What kind of officer feels the need to order a dog to acquire a suspect in a routine traffic stop when the "suspect" is a KID?!
A former Olive Branch police officer who had withdrawn a guilty plea on a civil rights violation case was acquitted on that charge Friday following a trial in Oxford.
Adam McHann, the former handler of police dog Marco, was charged with violating the civil rights of a 17-year-old boy in 2003 when he ordered the dog to "acquire" the suspect.
The boy, who had run from the scene after a traffic stop, was bitten twice by the dog.
Former patrolman Greg Wallace raised questions with his superior officers about the propriety of using a police dog on a juvenile offender who was involved only with traffic offenses.
Former Asst. Chief Scott Gentry and former Maj. Todd Fulwood talked with Wallace, defending McHann's actions although neither Gentry nor Fulwood had been at the scene.
Wallace taped his conversations with Gentry and Fulwood.

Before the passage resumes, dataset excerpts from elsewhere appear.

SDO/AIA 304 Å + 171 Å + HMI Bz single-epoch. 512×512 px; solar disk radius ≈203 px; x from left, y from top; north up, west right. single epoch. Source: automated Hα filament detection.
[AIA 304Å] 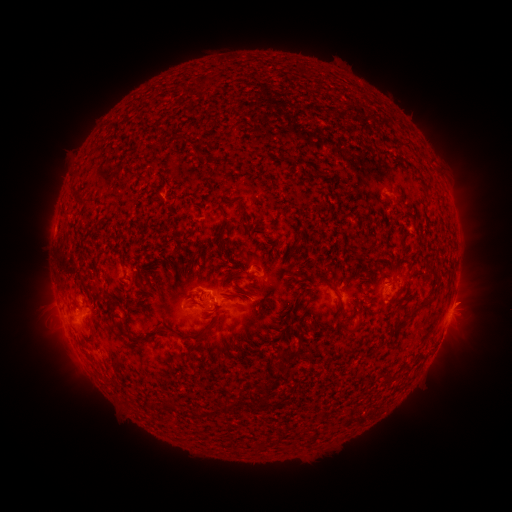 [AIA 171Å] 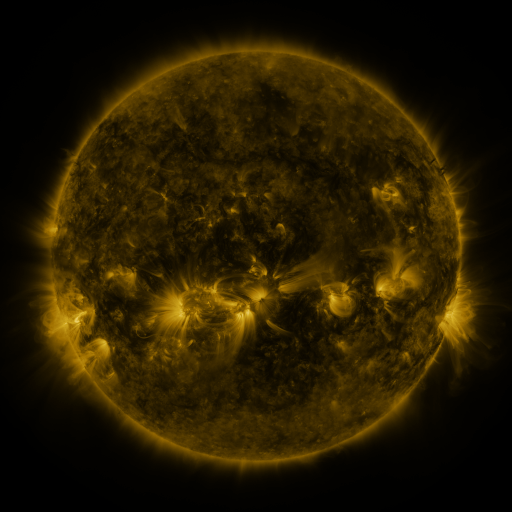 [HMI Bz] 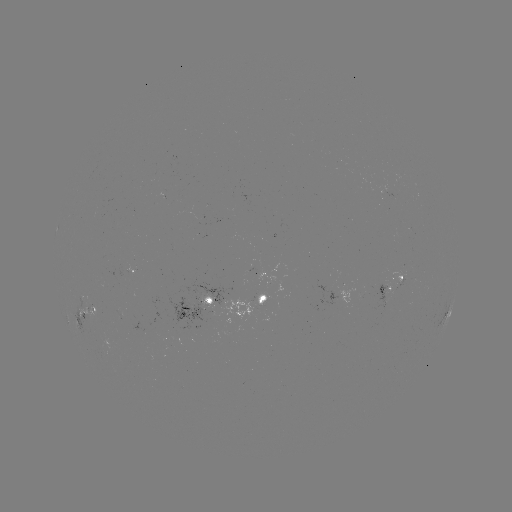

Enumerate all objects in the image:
filament: (305, 121)
filament: (180, 139)
filament: (285, 168)
filament: (258, 175)
filament: (300, 183)
filament: (265, 185)
filament: (224, 186)
filament: (264, 198)
filament: (81, 202)
filament: (204, 204)
filament: (246, 220)
filament: (297, 221)
filament: (173, 227)
filament: (235, 227)
filament: (258, 231)
filament: (191, 238)
filament: (211, 238)
filament: (331, 238)
filament: (115, 245)
filament: (226, 245)
filament: (170, 252)
filament: (236, 265)
filament: (325, 278)
filament: (290, 281)
filament: (144, 286)
filament: (180, 286)
filament: (251, 288)
filament: (302, 296)
filament: (281, 298)
filament: (144, 301)
filament: (420, 306)
filament: (133, 314)
filament: (292, 315)
filament: (360, 318)
filament: (114, 320)
filament: (215, 320)
filament: (344, 322)
filament: (158, 333)
filament: (197, 335)
filament: (139, 352)
filament: (293, 355)
filament: (170, 406)
filament: (231, 406)
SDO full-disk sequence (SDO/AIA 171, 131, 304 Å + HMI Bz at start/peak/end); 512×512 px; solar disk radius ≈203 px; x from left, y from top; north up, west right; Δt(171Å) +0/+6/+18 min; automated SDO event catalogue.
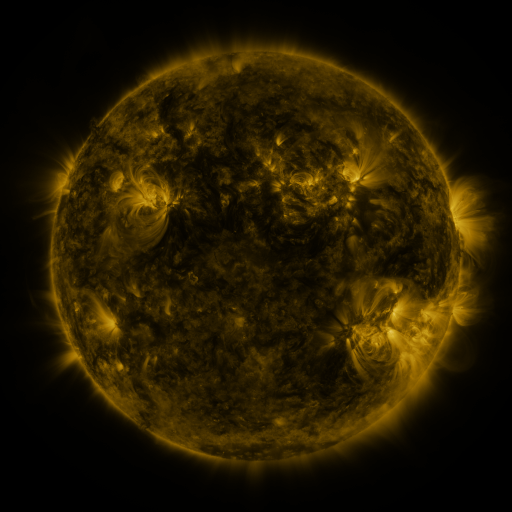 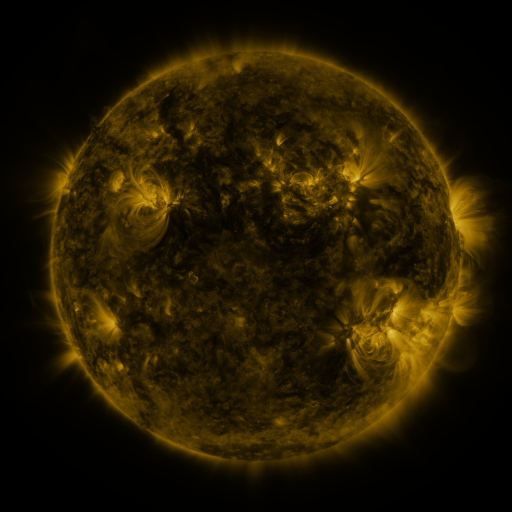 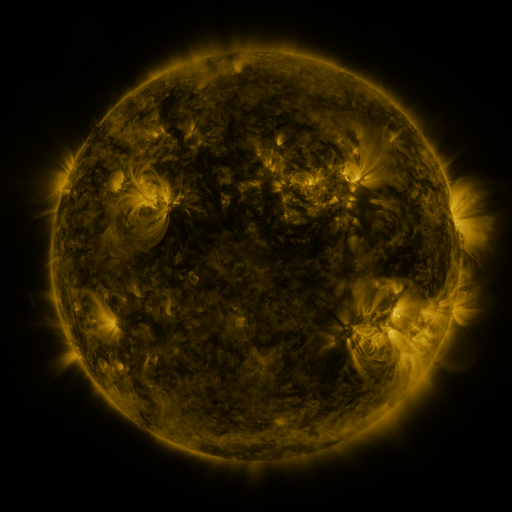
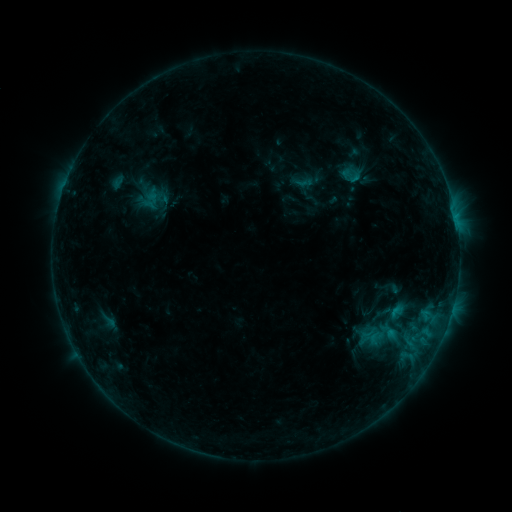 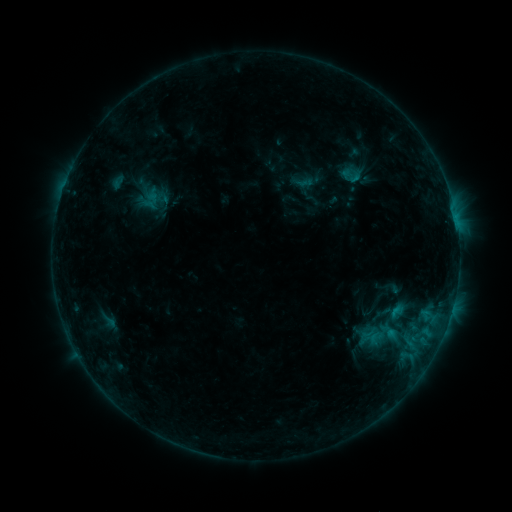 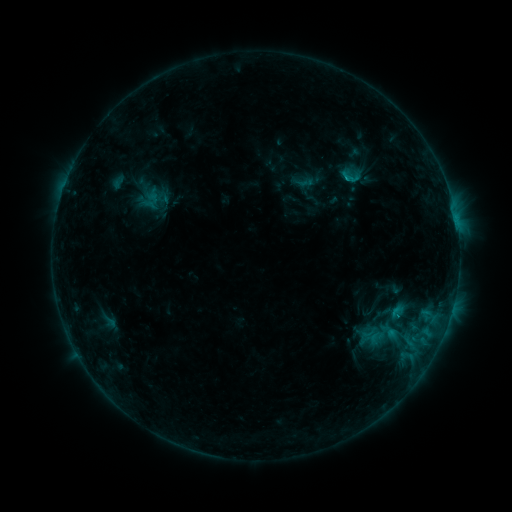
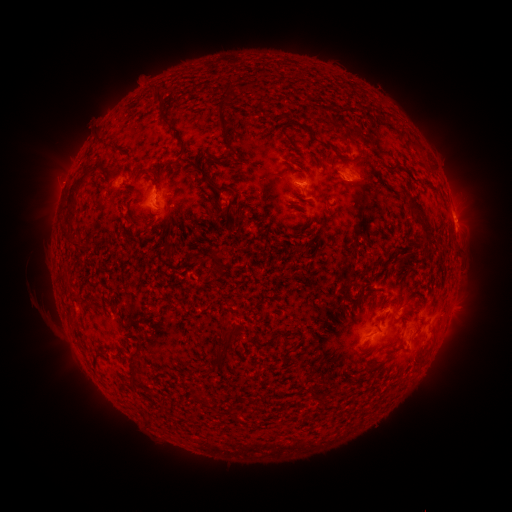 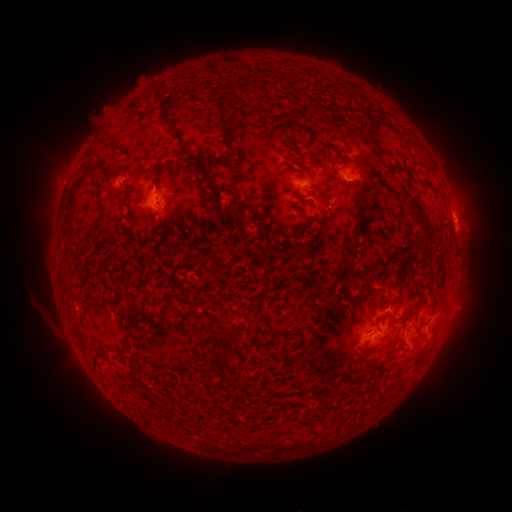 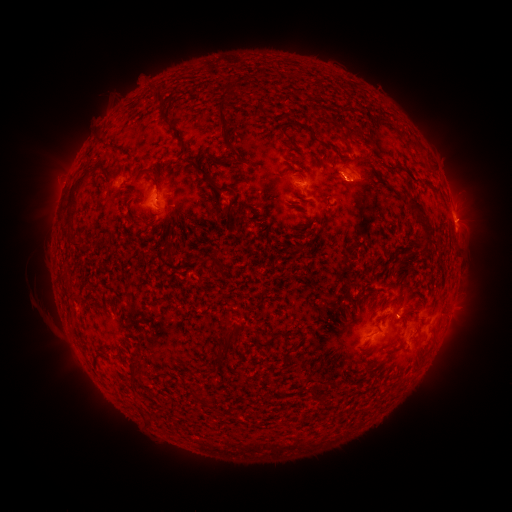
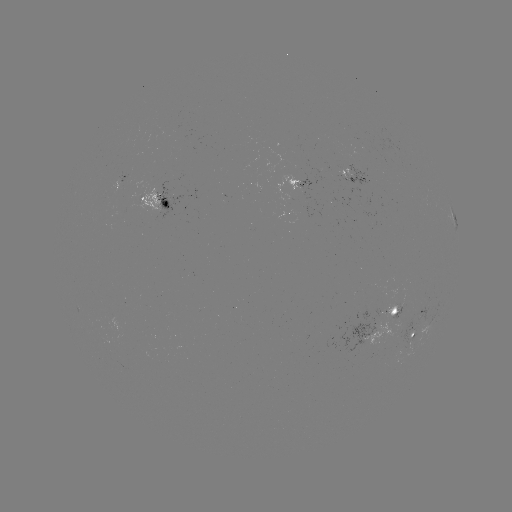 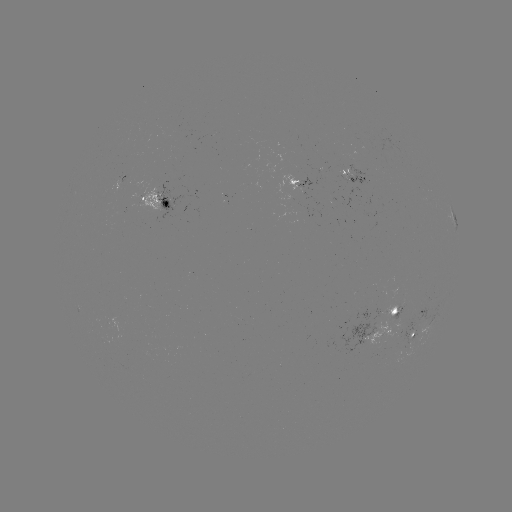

He resigned the next day and turned his tapes over to the FBI.
Gentry pleaded guilty Feb. 5, 2008, to conspiring to tamper with a witness and McHann pleaded guilty to a civil rights violation under the law the same day.
Fulwood pleaded guilty Jan. 31, 2008, to conspiracy to tampering with a witness.
Last May, McHann asked for permission to withdraw his guilty plea and U.S. Dist. Judge Michael Mills allowed him to do so.
McHann's trial on the charge began Tuesday.
The jury deliberated only 30 minutes Friday morning before returning a not-guilty verdict against McHann.
Neither McHann nor his attorney were available for comment.
Meanwhile, the law enforcement careers of Gentry and Fulwood are over.
The cases against all three officers were handled by the Civil Rights Division of the Department of Justice in Washington and not by the U.S. attorney's office in Oxford.
McHann was represented by Christy McCoy.